### ФРАГМЕНТ СТРАНИЦЫ
После революций. Что стало с Восточной Европой — страница 55 из 82

– Читатели просили меня узнать: что стало с фестивалями в Сопоте и Зелена Гуре?

– Я думаю, они умерли естественной смертью. Фестиваль в Сопоте не был таким уж привлекательным для нас. Это были исполнители из стран народной демократии. Не могу быть в этом вопросе большим авторитетом, но думаю, что он умер натуральной смертью. Зелена Гура… Мы сами там пели. (Напевает «Прощай, любимый город».) Один из наших музыкантов даже выиграл фестиваль в Зелена Гуре, получил золотой самовар. Фестиваля уже нет, а самовар остался.

– Скажите, когда начались 1990-е, для многих музыкантов и певцов, которые были популярны в 1980-е годы, настал очень трудный период. Народ резко потерял к ним интерес, а потом, после 2000-х, эти певцы и композиторы снова стали популярны. А как у вас, не было такого перехода в 1990-е – падение интереса, невостребованность, не приглашают никуда или у вас это ровно прошло?

– Я не наблюдал весь польский рынок, могу сказать только с перспективы «Червоных гитар». Мы не почувствовали особой разницы. Ездили мы в США, ездили в Германию, здесь были концерты. Хотя здесь были сложные моменты и для нас тоже. Сначала исчезла филармония, потом умер Кшиштоф Кленчон и казалось, что у «Червоных гитар» нет никакого основания существовать дальше. Но оказалось, что при соответствующем репертуаре и соответствующей стратегии это существование можно продолжить. Были более слабые моменты, но в этом есть смысл: был такой период, после этой перестройки, что мы перестали играть на польском рынке. Каждый занялся чем-то иным, но это был период четыре-пять лет, такая стагнация. Но я думаю, всюду так было.

### РАБОЧЕЕ ЗАДАНИЕ
Можете дословно процитировать интервью от слов «После революций. Что» до слов «а самовар остался.»? Опирайтесь только на это интервью.

### ФРАГМЕНТ ДАННЫХ
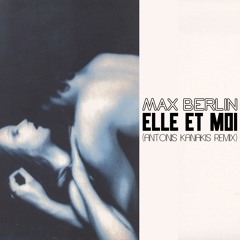Max Berlin - Elle Et Moi (Antonis Kanakis Remix)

### ОТВЕТ НА ЗАДАНИЕ
После революций. Что стало с Восточной Европой — страница 55 из 82

– Читатели просили меня узнать: что стало с фестивалями в Сопоте и Зелена Гуре?

– Я думаю, они умерли естественной смертью. Фестиваль в Сопоте не был таким уж привлекательным для нас. Это были исполнители из стран народной демократии. Не могу быть в этом вопросе большим авторитетом, но думаю, что он умер натуральной смертью. Зелена Гура… Мы сами там пели. (Напевает «Прощай, любимый город».) Один из наших музыкантов даже выиграл фестиваль в Зелена Гуре, получил золотой самовар. Фестиваля уже нет, а самовар остался.